# What Chronarch to get..



## wesd31 (Jul 3, 2013)

I'm about to upgrade reels from an old curado cu 200 and I'm trying to decide what to get. I wade 75% of the time and fish probably once a week. I'm trying to decided between the new chronarch 200e7 or the 50e. Besides the obvious difference of spool size, retrieve speed, and the slight deference in weight, what have y'all noticed? And what chronarch old or new is your preference?


----------



## colbyntx (Jul 18, 2013)

I would go for the 50E without question over the 200! I love my Ci4 but the old 100D7 or 100SF are great. You might look at the new Curado I. I also love my old CH100BSV, great reel just a bit heavy for wading all day.


----------



## Zimbass (Oct 3, 2012)

I think that we all have emotions linked to an old favourite, so tend to allow the emotion to cloud our thoughts. I am no different !

IMHO I do believe that technology has evolved, and materials improved to such an extent that the newer models are better than what used to be the go to reel.

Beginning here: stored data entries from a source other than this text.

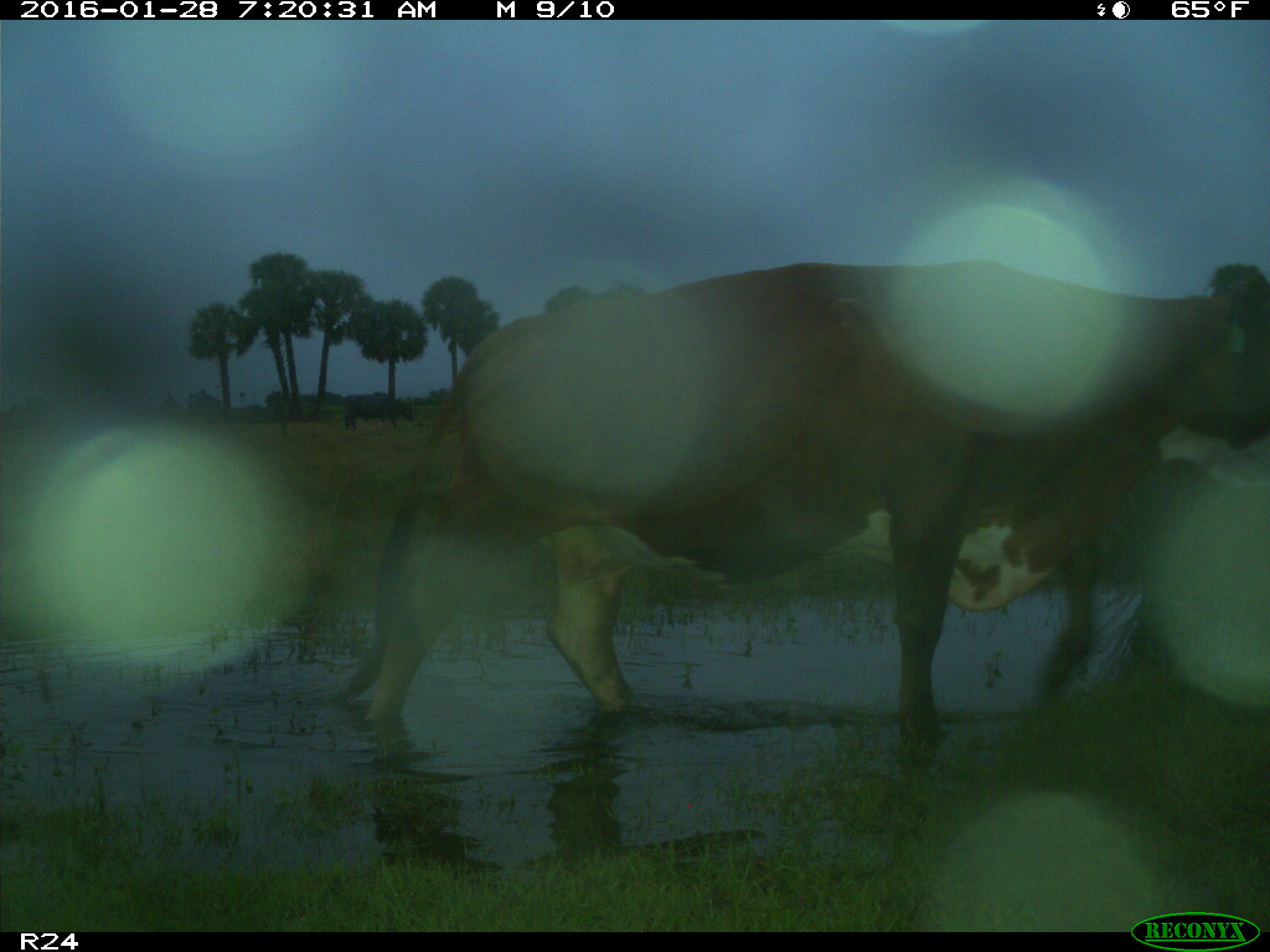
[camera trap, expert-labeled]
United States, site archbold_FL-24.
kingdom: Animalia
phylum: Chordata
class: Mammalia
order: Artiodactyla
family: Bovidae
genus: Bos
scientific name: Bos taurus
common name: domestic cow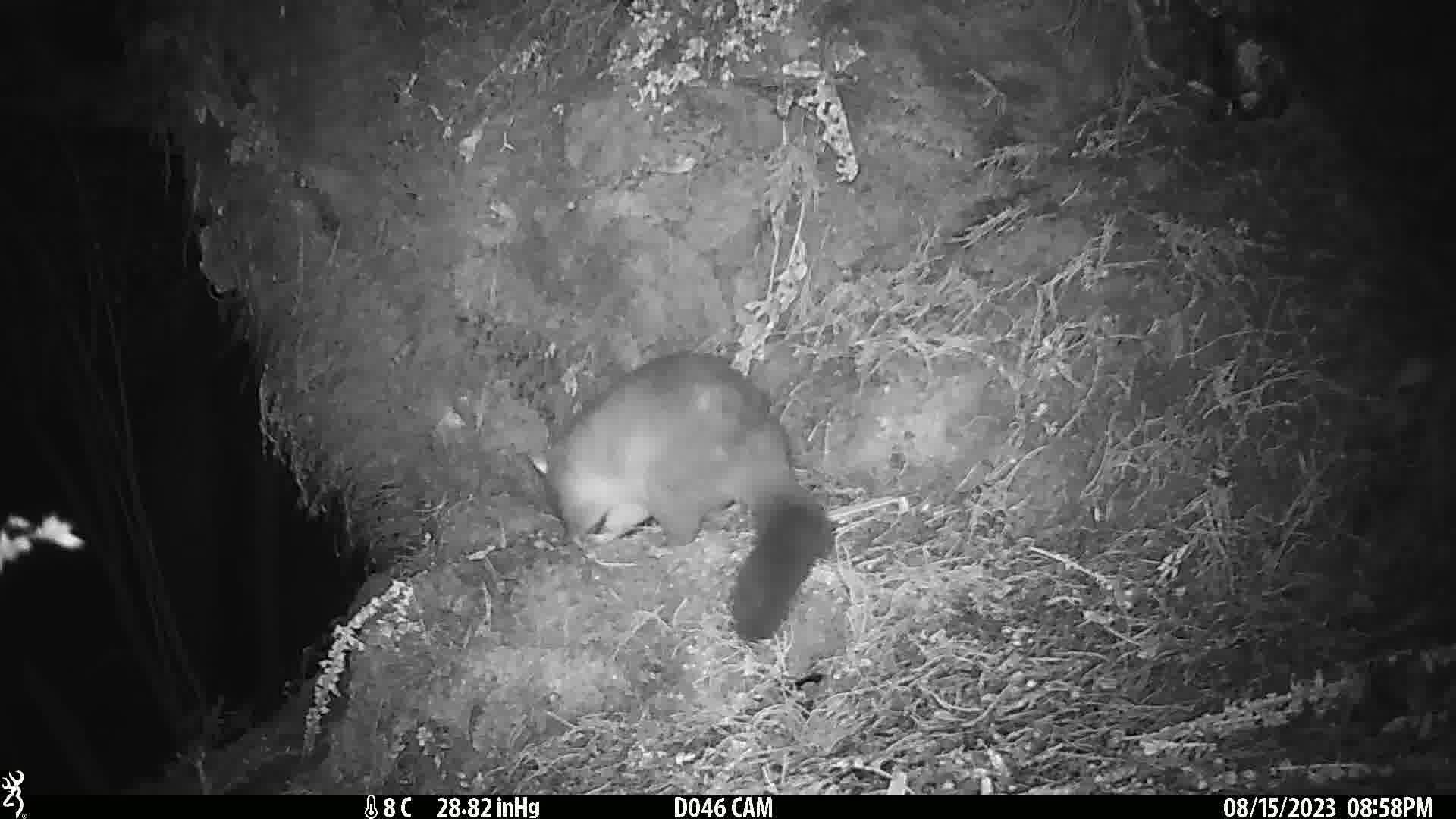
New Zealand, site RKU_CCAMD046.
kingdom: Animalia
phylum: Chordata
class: Mammalia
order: Diprotodontia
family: Phalangeridae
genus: Trichosurus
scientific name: Trichosurus vulpecula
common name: common brushtail possum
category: possum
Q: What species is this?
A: Possum (common brushtail possum) (Trichosurus vulpecula).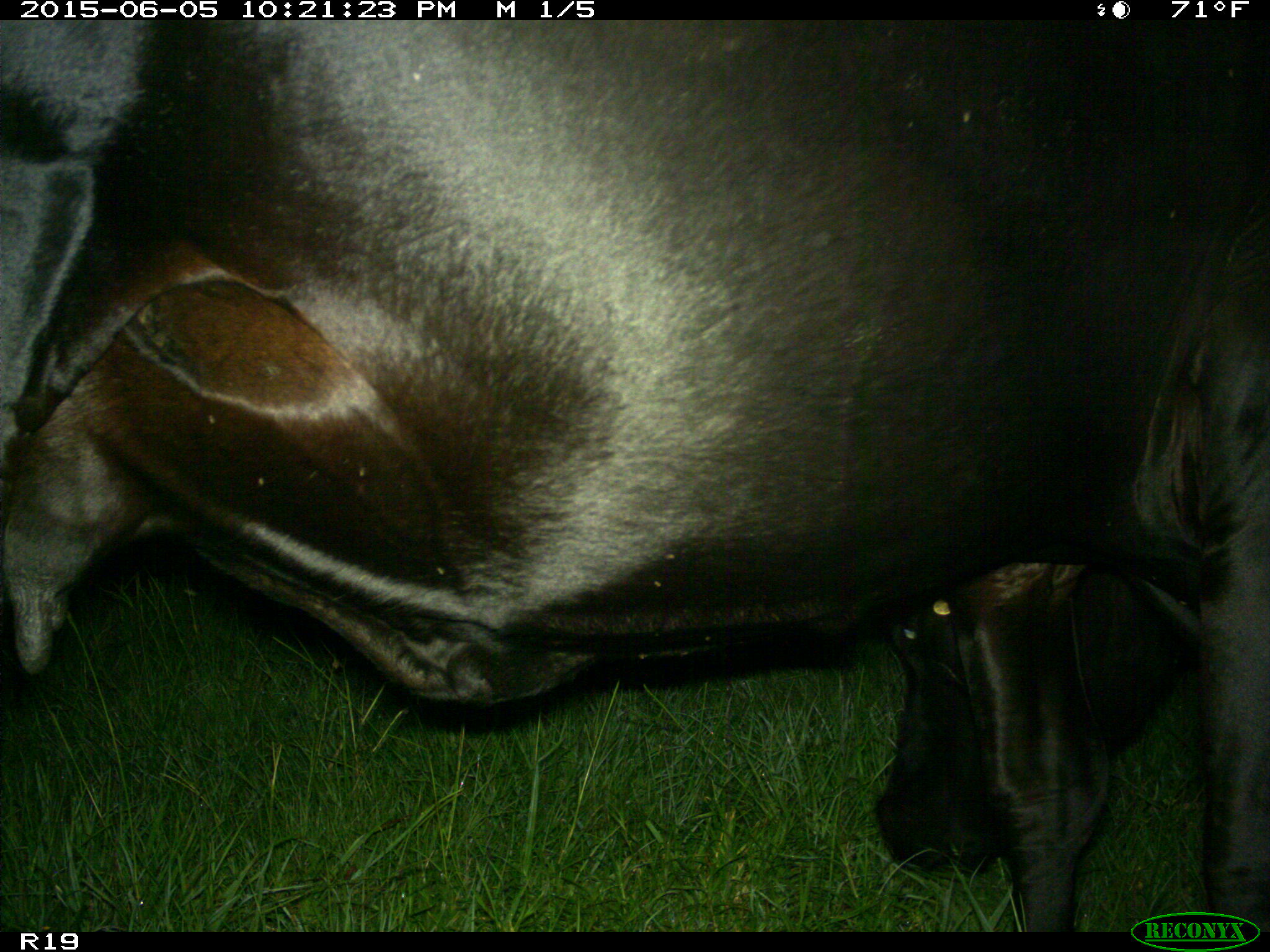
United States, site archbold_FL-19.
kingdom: Animalia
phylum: Chordata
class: Mammalia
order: Artiodactyla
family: Bovidae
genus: Bos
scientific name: Bos taurus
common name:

I know that there have been issues with the Ci4 spool, so maybe look at the new Curado I. I have not personally tried the reel, but have heard and read many good reports on it.Good line capacity, smooth, strong XShip,casts a long way, and best of all made by Shimano.


----------



## cfulbright (Jun 24, 2009)

Curado I, or 50e


----------



## boss11 (Nov 18, 2010)

50e


----------



## slabnabbin (May 25, 2010)

50e


Sent from my iPhone using Tapatalk


----------



## 30inClub (Jan 31, 2013)

The 50Mg if you can find one. If you find one and don't like it, Ill buy it from you! By far my favorite!


----------



## Lone-Star (Dec 19, 2009)

100D7, 100SF, 100A, in that order.


----------



## wesd31 (Jul 3, 2013)

Thanks for the input fellas. I had already decided on the 50e just wanted to see if anyone had any negative feedback on them. Also how's everyone liking the new curado? Looks a lot the ci4


----------



## bubbas kenner (Sep 4, 2010)

Lone-Star said:


> 100D7, 100SF, 100A, in that order.


Yep


----------



## wesd31 (Jul 3, 2013)

I guess now the question is chronarch 50 or the curado I...


----------



## TexasGrandSlam (Apr 13, 2013)

I have both and do not see the need to pay the extra money for the chronarch($270vs$180). With the chronarch, you get barely noticeable improved casting, a tad bit smoother, and 1oz off weight compared to the curado. I like the chronarch more, but for the price, I think the curado is the best bet.


----------



## wesd31 (Jul 3, 2013)

TexasGrandSlam said:


> I have both and do not see the need to pay the extra money for the chronarch($270vs$180). With the chronarch, you get barely noticeable improved casting, a tad bit smoother, and 1oz off weight compared to the curado. I like the chronarch more, but for the price, I think the curado is the best bet.


The e series chronarch is $200 and the curado I is $180


----------